Scientific classification
- Kingdom: Animalia
- Phylum: Arthropoda
- Clade: Pancrustacea
- Class: Insecta
- Order: Odonata
- Infraorder: Anisoptera
- Family: Libellulidae
- Genus: Orthetrum
- Species: O. trinacria
- Binomial name: Orthetrum trinacria (Selys, 1841)
- Synonyms: Libellula trinacria Selys, 1841

= Orthetrum trinacria =

- Authority: (Selys, 1841)
- Conservation status: LC
- Synonyms: Libellula trinacria Selys, 1841

Species of dragonfly

Orthetrum trinacria, the Long Skimmer, is a species of dragonfly in the family Libellulidae. It is found in Algeria, Angola, Botswana, Burkina Faso, Cameroon, Ivory Coast, Egypt, Ethiopia, France (Corsica), Gambia, Ghana, Italy (Sicily and Sardinia), Kenya, Libya, Madagascar, Malawi, Mali, Morocco, Mozambique, Namibia, Niger, Nigeria, Senegal, Somalia, South Africa, Tanzania, Togo, Uganda, Zambia, Zimbabwe, and possibly Burundi.
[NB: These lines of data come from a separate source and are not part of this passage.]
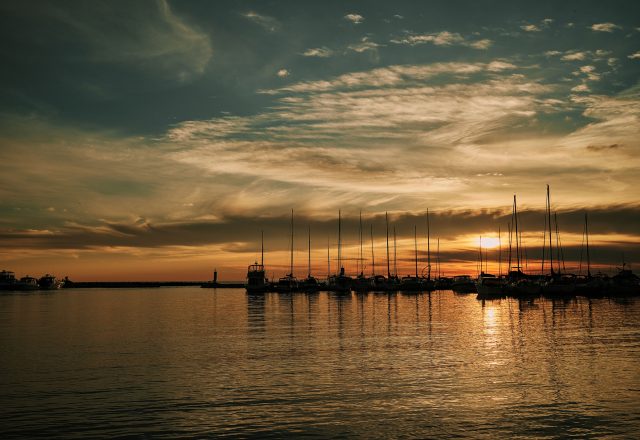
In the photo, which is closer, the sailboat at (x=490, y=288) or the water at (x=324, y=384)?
the water at (x=324, y=384)

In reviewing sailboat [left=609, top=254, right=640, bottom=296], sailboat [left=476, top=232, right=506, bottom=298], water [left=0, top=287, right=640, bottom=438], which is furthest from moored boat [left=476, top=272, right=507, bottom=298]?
water [left=0, top=287, right=640, bottom=438]

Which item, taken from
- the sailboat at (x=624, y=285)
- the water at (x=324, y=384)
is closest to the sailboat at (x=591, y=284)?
the sailboat at (x=624, y=285)

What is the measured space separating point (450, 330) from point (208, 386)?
35528 millimetres

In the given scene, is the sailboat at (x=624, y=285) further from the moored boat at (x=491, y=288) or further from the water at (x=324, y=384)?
the water at (x=324, y=384)

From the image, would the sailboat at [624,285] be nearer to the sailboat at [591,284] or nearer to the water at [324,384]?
the sailboat at [591,284]

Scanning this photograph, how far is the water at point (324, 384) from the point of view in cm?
2191

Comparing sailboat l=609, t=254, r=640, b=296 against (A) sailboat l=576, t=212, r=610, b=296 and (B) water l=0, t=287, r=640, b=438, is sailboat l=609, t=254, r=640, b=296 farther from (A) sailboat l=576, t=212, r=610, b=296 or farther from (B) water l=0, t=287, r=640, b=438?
(B) water l=0, t=287, r=640, b=438

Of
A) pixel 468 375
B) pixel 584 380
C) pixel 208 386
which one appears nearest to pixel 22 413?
pixel 208 386

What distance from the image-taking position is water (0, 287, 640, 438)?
71.9 feet

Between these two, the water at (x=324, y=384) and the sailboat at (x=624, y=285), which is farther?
the sailboat at (x=624, y=285)

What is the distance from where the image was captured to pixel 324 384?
29734 millimetres

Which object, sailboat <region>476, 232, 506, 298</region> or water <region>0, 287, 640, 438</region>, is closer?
water <region>0, 287, 640, 438</region>

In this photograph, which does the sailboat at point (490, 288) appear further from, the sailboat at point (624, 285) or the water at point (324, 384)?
the water at point (324, 384)

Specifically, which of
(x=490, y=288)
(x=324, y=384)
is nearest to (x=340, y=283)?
(x=490, y=288)
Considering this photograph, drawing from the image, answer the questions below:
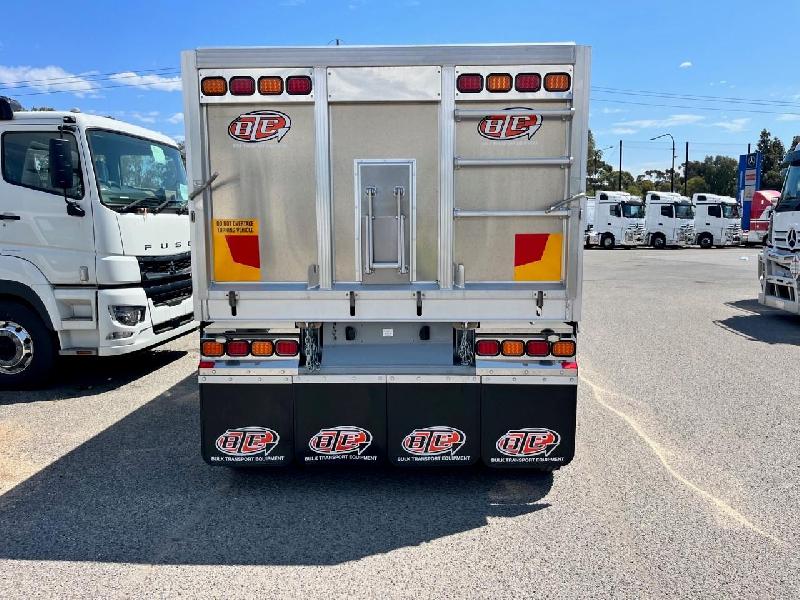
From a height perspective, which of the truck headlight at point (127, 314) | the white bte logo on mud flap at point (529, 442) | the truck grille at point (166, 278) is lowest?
the white bte logo on mud flap at point (529, 442)

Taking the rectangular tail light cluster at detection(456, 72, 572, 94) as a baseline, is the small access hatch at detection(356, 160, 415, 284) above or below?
below

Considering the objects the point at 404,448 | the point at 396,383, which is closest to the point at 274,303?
the point at 396,383

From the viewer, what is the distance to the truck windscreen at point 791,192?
10.6 m

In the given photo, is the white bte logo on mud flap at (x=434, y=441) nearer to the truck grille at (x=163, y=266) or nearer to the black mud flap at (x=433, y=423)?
the black mud flap at (x=433, y=423)

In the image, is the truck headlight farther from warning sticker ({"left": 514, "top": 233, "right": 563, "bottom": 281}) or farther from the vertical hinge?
warning sticker ({"left": 514, "top": 233, "right": 563, "bottom": 281})

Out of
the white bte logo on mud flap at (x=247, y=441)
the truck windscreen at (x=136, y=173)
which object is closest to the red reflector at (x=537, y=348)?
the white bte logo on mud flap at (x=247, y=441)

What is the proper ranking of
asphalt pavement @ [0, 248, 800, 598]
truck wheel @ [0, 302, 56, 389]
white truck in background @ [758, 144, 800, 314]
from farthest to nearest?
1. white truck in background @ [758, 144, 800, 314]
2. truck wheel @ [0, 302, 56, 389]
3. asphalt pavement @ [0, 248, 800, 598]

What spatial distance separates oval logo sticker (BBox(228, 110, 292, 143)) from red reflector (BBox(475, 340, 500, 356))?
1.80m

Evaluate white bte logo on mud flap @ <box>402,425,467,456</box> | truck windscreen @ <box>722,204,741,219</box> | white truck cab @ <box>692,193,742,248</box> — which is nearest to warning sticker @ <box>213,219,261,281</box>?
white bte logo on mud flap @ <box>402,425,467,456</box>

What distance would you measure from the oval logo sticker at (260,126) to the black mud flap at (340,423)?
158 centimetres

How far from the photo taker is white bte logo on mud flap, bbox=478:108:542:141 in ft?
12.4

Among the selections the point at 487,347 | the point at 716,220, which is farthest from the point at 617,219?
the point at 487,347

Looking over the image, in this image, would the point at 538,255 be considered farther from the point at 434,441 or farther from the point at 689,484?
the point at 689,484

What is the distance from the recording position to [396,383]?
4023 mm
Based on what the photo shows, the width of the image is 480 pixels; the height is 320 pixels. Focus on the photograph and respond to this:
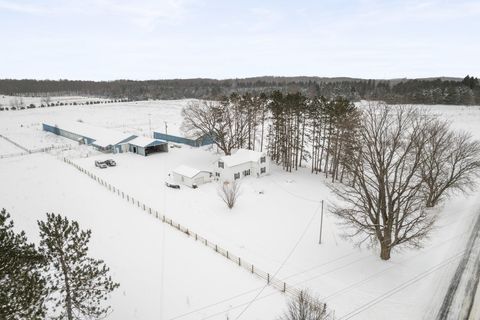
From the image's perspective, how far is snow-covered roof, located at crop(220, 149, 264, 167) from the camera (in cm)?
4059

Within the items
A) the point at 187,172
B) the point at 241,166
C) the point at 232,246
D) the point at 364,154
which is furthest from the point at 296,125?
the point at 232,246

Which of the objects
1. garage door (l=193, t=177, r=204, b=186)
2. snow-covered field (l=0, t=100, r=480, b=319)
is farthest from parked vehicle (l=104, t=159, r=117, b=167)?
garage door (l=193, t=177, r=204, b=186)

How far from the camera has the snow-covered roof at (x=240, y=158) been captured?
40.6 metres

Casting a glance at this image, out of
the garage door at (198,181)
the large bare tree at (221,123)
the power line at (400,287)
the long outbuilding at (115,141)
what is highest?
the large bare tree at (221,123)

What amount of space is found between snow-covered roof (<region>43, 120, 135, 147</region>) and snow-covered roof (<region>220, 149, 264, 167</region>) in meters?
24.0

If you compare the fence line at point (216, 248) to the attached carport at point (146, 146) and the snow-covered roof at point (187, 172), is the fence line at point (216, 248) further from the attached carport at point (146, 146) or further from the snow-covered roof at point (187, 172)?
the attached carport at point (146, 146)

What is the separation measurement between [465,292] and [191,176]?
2782 cm

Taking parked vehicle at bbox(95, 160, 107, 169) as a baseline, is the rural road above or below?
below

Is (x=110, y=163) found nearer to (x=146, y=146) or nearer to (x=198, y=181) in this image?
(x=146, y=146)

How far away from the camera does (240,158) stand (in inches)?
1650

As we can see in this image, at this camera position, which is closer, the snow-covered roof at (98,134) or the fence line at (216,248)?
the fence line at (216,248)

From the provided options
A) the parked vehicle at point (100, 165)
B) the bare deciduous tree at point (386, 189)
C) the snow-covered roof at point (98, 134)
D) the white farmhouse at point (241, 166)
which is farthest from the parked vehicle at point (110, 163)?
the bare deciduous tree at point (386, 189)

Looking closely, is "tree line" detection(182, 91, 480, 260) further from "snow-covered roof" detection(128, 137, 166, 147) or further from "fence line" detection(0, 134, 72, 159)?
"fence line" detection(0, 134, 72, 159)

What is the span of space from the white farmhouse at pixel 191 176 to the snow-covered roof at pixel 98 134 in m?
21.3
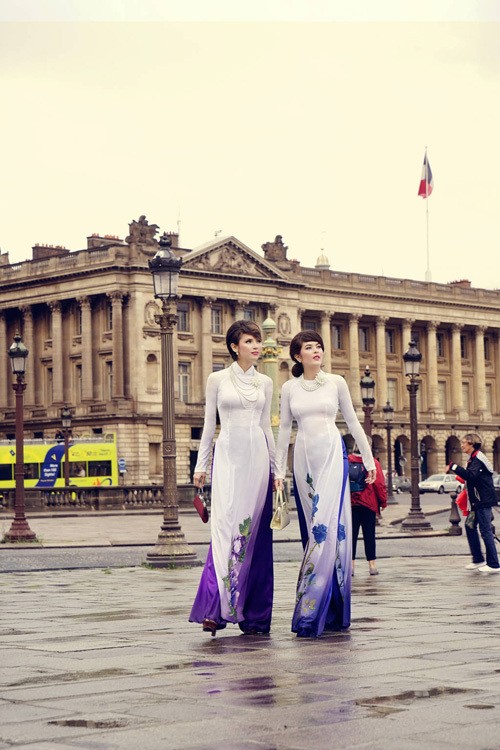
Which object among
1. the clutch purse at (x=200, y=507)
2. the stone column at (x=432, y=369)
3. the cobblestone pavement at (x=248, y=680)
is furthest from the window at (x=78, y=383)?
the clutch purse at (x=200, y=507)

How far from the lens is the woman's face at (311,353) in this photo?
11.3m

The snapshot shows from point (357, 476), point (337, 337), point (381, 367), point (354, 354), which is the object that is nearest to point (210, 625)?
point (357, 476)

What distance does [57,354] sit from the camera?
102625 mm

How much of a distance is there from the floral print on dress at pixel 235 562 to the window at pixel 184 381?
Result: 297ft

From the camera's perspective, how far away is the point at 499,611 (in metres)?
12.9

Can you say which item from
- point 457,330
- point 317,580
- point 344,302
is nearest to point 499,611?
point 317,580

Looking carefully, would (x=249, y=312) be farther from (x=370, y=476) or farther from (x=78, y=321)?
(x=370, y=476)

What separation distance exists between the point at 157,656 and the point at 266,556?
1.74 m

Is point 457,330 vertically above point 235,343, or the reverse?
point 457,330

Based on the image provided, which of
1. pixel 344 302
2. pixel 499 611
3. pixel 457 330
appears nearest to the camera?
pixel 499 611

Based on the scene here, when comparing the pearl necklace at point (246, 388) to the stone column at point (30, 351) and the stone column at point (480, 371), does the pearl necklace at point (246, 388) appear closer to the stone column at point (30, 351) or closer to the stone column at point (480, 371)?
the stone column at point (30, 351)

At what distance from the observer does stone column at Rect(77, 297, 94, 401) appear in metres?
99.8

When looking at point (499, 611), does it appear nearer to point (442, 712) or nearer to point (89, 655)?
point (89, 655)

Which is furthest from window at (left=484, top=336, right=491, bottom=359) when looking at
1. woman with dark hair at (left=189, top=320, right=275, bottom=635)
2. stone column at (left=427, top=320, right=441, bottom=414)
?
woman with dark hair at (left=189, top=320, right=275, bottom=635)
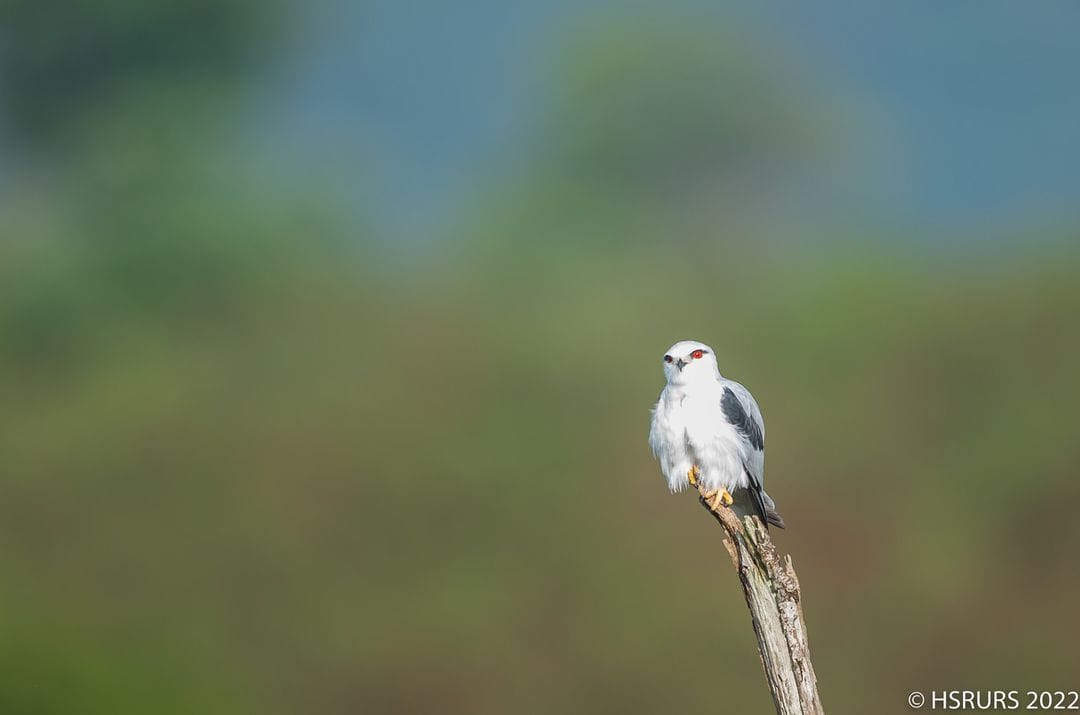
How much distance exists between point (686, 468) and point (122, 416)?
13.7 m

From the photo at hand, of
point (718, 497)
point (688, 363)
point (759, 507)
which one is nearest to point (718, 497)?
point (718, 497)

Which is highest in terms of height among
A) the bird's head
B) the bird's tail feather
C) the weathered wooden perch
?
the bird's head

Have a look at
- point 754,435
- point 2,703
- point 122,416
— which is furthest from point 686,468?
point 122,416

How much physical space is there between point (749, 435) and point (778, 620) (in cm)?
116

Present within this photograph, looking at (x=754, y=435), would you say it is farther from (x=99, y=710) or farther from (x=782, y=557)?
(x=99, y=710)

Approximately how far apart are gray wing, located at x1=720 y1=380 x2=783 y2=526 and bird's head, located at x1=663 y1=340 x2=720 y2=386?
6.2 inches

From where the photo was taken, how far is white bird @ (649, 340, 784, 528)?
5637mm

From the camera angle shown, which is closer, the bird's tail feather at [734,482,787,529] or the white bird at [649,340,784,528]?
the white bird at [649,340,784,528]

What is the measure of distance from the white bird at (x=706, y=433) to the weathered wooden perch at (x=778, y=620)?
2.42 ft

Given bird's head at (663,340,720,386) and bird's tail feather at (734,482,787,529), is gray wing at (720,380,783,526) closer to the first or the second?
bird's tail feather at (734,482,787,529)

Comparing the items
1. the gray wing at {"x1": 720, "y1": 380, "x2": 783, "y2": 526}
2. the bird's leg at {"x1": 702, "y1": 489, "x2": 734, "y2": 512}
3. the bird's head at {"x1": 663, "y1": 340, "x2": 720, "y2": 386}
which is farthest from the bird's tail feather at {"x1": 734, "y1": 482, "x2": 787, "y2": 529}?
the bird's head at {"x1": 663, "y1": 340, "x2": 720, "y2": 386}

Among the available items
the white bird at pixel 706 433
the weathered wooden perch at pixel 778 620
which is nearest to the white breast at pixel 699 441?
the white bird at pixel 706 433

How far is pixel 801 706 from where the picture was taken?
471 centimetres

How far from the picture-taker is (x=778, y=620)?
479 cm
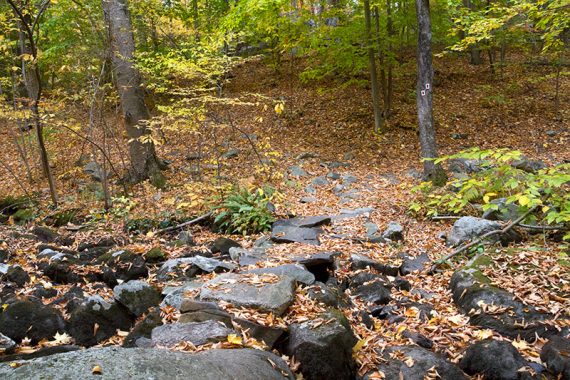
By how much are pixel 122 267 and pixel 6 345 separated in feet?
6.58

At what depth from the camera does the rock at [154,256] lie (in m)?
5.72

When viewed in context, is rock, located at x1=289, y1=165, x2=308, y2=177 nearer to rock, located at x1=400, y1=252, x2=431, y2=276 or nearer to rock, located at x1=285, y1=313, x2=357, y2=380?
rock, located at x1=400, y1=252, x2=431, y2=276

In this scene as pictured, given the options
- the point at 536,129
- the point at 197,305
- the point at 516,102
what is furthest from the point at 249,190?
the point at 516,102

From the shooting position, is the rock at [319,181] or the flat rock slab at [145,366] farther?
the rock at [319,181]

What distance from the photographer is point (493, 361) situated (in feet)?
11.2

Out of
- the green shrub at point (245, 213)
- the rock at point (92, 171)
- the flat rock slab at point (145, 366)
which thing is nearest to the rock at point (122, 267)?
the green shrub at point (245, 213)

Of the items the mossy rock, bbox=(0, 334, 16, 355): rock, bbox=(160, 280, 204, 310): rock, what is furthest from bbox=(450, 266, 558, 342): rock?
the mossy rock

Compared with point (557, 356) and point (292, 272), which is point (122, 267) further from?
point (557, 356)

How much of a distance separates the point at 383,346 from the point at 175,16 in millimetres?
15349

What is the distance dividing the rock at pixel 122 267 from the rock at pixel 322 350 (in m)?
2.41

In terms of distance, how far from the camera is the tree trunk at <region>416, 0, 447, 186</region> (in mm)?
8727

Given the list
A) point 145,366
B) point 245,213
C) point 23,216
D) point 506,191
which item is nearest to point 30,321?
point 145,366

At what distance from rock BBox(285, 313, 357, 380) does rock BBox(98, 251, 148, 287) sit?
2.41m

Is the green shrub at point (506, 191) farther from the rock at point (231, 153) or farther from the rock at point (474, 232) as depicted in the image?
the rock at point (231, 153)
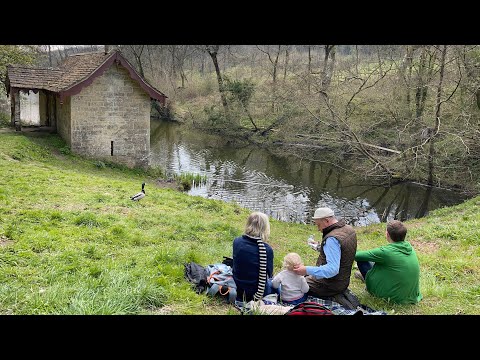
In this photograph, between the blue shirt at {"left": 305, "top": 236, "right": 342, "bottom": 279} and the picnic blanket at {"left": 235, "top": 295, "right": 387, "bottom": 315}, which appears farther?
the blue shirt at {"left": 305, "top": 236, "right": 342, "bottom": 279}

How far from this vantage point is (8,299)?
166 inches

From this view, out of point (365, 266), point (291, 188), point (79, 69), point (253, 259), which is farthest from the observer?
point (291, 188)

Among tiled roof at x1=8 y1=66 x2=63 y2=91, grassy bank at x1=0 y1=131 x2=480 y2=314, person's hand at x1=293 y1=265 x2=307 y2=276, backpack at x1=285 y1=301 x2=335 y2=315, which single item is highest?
tiled roof at x1=8 y1=66 x2=63 y2=91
It was recently recorded in the Maltese Islands in 2003 and was recorded breeding on the island of Gozo in 2004. Its natural habitats are rivers, shrub-dominated wetlands, swamps, freshwater lakes, intermittent freshwater lakes, freshwater marshes, and intermittent freshwater marshes. Also breeding in Southern Spain (Murcia and Malaga Provinces) and the Canary Islands.